» Exercise
Put every line of the entries below into a numbered list, one line per item, leaving out the blank lines.

» Data supplied

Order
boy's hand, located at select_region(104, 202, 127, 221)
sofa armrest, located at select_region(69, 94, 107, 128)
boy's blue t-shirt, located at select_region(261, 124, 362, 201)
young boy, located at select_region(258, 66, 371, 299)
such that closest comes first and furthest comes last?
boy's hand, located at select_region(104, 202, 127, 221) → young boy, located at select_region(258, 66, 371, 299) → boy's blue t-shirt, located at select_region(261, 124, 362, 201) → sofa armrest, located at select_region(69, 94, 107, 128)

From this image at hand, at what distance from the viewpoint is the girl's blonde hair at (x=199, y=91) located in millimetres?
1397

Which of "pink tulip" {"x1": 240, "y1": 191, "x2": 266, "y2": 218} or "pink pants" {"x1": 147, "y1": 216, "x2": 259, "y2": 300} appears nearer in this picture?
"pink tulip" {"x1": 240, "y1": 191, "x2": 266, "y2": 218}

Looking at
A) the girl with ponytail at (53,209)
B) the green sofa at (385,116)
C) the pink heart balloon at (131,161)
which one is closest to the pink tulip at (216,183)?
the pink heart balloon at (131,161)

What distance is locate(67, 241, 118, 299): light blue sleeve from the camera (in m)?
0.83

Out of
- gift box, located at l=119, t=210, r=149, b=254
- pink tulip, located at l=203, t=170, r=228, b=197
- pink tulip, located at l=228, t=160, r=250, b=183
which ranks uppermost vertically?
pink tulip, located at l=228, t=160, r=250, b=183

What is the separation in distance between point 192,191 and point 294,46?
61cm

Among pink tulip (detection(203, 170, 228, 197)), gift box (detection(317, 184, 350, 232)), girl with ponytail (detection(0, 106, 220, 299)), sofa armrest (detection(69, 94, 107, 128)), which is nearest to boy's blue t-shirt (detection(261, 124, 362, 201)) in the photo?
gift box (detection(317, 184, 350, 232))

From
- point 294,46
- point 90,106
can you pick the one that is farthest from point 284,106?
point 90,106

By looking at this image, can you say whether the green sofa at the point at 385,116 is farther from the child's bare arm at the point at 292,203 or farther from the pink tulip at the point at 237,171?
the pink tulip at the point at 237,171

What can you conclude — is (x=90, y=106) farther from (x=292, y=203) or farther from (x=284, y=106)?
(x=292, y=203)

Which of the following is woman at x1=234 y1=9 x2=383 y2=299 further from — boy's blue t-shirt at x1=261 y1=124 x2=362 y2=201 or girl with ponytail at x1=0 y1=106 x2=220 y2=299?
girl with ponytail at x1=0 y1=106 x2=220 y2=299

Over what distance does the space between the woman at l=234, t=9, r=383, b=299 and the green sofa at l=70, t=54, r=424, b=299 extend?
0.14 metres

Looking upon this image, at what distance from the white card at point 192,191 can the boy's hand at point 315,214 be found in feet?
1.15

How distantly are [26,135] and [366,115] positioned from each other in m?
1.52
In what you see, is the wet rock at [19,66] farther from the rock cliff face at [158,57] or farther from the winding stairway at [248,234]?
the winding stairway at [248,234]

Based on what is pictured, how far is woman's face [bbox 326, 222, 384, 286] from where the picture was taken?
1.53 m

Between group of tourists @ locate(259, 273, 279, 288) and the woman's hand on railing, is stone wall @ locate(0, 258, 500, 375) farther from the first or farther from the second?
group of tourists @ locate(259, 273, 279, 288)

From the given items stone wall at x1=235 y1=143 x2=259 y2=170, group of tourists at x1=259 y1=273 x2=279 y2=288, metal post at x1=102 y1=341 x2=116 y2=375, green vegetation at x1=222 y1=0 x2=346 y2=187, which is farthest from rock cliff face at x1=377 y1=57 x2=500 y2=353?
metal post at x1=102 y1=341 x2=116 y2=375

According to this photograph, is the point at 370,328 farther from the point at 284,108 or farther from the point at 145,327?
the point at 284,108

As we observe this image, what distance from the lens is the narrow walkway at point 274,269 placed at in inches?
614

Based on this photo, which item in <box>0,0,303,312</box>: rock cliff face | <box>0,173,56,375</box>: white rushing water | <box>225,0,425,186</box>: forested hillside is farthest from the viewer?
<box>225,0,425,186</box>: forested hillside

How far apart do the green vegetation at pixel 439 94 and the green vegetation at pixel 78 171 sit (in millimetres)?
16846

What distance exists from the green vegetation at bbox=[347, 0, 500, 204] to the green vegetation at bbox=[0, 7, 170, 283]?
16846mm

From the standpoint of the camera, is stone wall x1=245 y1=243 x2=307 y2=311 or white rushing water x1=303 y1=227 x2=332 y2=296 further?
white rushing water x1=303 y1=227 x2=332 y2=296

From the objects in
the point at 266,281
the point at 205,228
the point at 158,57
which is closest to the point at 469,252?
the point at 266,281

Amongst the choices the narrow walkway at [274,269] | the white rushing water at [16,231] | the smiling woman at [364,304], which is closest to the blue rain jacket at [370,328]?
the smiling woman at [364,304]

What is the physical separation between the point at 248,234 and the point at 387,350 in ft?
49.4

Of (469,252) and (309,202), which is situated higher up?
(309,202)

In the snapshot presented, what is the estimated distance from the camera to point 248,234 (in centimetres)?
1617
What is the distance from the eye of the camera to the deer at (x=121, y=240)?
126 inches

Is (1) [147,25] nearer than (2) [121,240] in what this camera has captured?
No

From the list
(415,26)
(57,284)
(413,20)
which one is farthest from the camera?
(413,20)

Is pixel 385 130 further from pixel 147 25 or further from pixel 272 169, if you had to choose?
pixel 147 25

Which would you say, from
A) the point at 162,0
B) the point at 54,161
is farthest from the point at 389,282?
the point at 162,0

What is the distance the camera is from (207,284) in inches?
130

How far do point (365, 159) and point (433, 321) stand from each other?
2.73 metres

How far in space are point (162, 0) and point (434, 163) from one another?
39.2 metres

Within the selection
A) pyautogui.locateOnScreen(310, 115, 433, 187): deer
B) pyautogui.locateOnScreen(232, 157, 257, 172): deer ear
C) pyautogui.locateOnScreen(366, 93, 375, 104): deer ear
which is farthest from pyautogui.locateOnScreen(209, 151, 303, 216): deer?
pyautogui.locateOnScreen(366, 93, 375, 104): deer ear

» Task result
1. Order
2. boy's hand, located at select_region(104, 202, 127, 221)
3. sofa armrest, located at select_region(69, 94, 107, 128)
4. boy's blue t-shirt, located at select_region(261, 124, 362, 201)
5. young boy, located at select_region(258, 66, 371, 299)
6. such that closest comes first and furthest comes last?
7. boy's hand, located at select_region(104, 202, 127, 221) → young boy, located at select_region(258, 66, 371, 299) → boy's blue t-shirt, located at select_region(261, 124, 362, 201) → sofa armrest, located at select_region(69, 94, 107, 128)
8. From this image at hand, at what distance from the viewpoint is the girl's blonde hair at (x=199, y=91) located in millimetres?
9. 1397
10. Which of "pink tulip" {"x1": 240, "y1": 191, "x2": 266, "y2": 218} or "pink pants" {"x1": 147, "y1": 216, "x2": 259, "y2": 300} appears nearer in this picture?
11. "pink tulip" {"x1": 240, "y1": 191, "x2": 266, "y2": 218}
12. Looking at
13. A) the girl with ponytail at (53,209)
14. B) the green sofa at (385,116)
15. C) the pink heart balloon at (131,161)
16. which one is closest to the pink tulip at (216,183)?
17. the pink heart balloon at (131,161)
18. What distance is locate(67, 241, 118, 299): light blue sleeve from the camera (in m)?
19. 0.83
20. Out of
21. - gift box, located at l=119, t=210, r=149, b=254
22. - pink tulip, located at l=203, t=170, r=228, b=197
23. - pink tulip, located at l=228, t=160, r=250, b=183
24. which ranks uppermost vertically?
25. pink tulip, located at l=228, t=160, r=250, b=183
26. What is the separation in distance between point 192,191 and point 294,46?
27. 61cm
28. Among pink tulip (detection(203, 170, 228, 197)), gift box (detection(317, 184, 350, 232)), girl with ponytail (detection(0, 106, 220, 299)), sofa armrest (detection(69, 94, 107, 128)), which is nearest to boy's blue t-shirt (detection(261, 124, 362, 201)) in the photo?
29. gift box (detection(317, 184, 350, 232))
30. From
31. - point 294,46
32. - point 90,106
33. can you pick the one that is farthest from point 284,106?
34. point 90,106
35. By looking at this image, can you say whether the green sofa at the point at 385,116 is farther from the child's bare arm at the point at 292,203 or farther from the pink tulip at the point at 237,171?
36. the pink tulip at the point at 237,171
37. What can you conclude — is (x=90, y=106) farther from (x=292, y=203) or farther from (x=284, y=106)?
38. (x=292, y=203)
39. Which of the following is woman at x1=234 y1=9 x2=383 y2=299 further from — boy's blue t-shirt at x1=261 y1=124 x2=362 y2=201 or girl with ponytail at x1=0 y1=106 x2=220 y2=299?
40. girl with ponytail at x1=0 y1=106 x2=220 y2=299
41. Over what distance does the space between the woman at l=234, t=9, r=383, b=299 and the green sofa at l=70, t=54, r=424, b=299 extend?
42. 0.14 metres
43. Looking upon this image, at what distance from the white card at point 192,191 can the boy's hand at point 315,214 be found in feet?
44. 1.15
45. How distantly are [26,135] and [366,115] positioned from each other in m?
46. 1.52
47. In what you see, is the wet rock at [19,66] farther from the rock cliff face at [158,57] or farther from the winding stairway at [248,234]?
48. the winding stairway at [248,234]
49. Based on what is pictured, how far is woman's face [bbox 326, 222, 384, 286] from where the picture was taken?
50. 1.53 m
51. Between group of tourists @ locate(259, 273, 279, 288) and the woman's hand on railing, is stone wall @ locate(0, 258, 500, 375) farther from the first or farther from the second?
52. group of tourists @ locate(259, 273, 279, 288)
53. From the given items stone wall at x1=235 y1=143 x2=259 y2=170, group of tourists at x1=259 y1=273 x2=279 y2=288, metal post at x1=102 y1=341 x2=116 y2=375, green vegetation at x1=222 y1=0 x2=346 y2=187, which is farthest from rock cliff face at x1=377 y1=57 x2=500 y2=353?
54. metal post at x1=102 y1=341 x2=116 y2=375
55. According to this photograph, is the point at 370,328 farther from the point at 284,108 or farther from the point at 145,327?
56. the point at 284,108
57. As we observe this image, what distance from the lens is the narrow walkway at point 274,269 placed at in inches?
58. 614
59. Based on this photo, which item in <box>0,0,303,312</box>: rock cliff face | <box>0,173,56,375</box>: white rushing water | <box>225,0,425,186</box>: forested hillside is farthest from the viewer?
60. <box>225,0,425,186</box>: forested hillside
61. How far apart do the green vegetation at pixel 439 94 and the green vegetation at pixel 78 171 sit (in millimetres)?
62. 16846
63. What distance exists from the green vegetation at bbox=[347, 0, 500, 204] to the green vegetation at bbox=[0, 7, 170, 283]?
64. 16846mm
65. From the standpoint of the camera, is stone wall x1=245 y1=243 x2=307 y2=311 or white rushing water x1=303 y1=227 x2=332 y2=296 further?
66. white rushing water x1=303 y1=227 x2=332 y2=296
67. From the objects in
68. the point at 266,281
69. the point at 205,228
70. the point at 158,57
71. which is closest to the point at 469,252?
72. the point at 266,281
73. Amongst the choices the narrow walkway at [274,269] | the white rushing water at [16,231] | the smiling woman at [364,304], which is closest to the blue rain jacket at [370,328]?
74. the smiling woman at [364,304]
75. What is the physical separation between the point at 248,234 and the point at 387,350 in ft?
76. 49.4
77. Of (469,252) and (309,202), which is situated higher up?
78. (309,202)
79. In the snapshot presented, what is the estimated distance from the camera to point 248,234 (in centimetres)?
80. 1617
81. What is the distance from the eye of the camera to the deer at (x=121, y=240)?
82. 126 inches
83. Is (1) [147,25] nearer than (2) [121,240] in what this camera has captured?
84. No
85. From the list
86. (415,26)
87. (57,284)
88. (413,20)
89. which one is farthest from the camera?
90. (413,20)
91. Is pixel 385 130 further from pixel 147 25 or further from pixel 272 169, if you had to choose?
92. pixel 147 25
93. Which would you say, from
94. A) the point at 162,0
95. B) the point at 54,161
96. is farthest from the point at 389,282?
97. the point at 162,0
98. What is the distance the camera is from (207,284) in inches?
99. 130
100. How far do point (365, 159) and point (433, 321) stand from each other?
101. 2.73 metres
102. How far in space are point (162, 0) and point (434, 163) from one another?
103. 39.2 metres
104. Within the selection
105. A) pyautogui.locateOnScreen(310, 115, 433, 187): deer
106. B) pyautogui.locateOnScreen(232, 157, 257, 172): deer ear
107. C) pyautogui.locateOnScreen(366, 93, 375, 104): deer ear
108. which is farthest from pyautogui.locateOnScreen(209, 151, 303, 216): deer?
109. pyautogui.locateOnScreen(366, 93, 375, 104): deer ear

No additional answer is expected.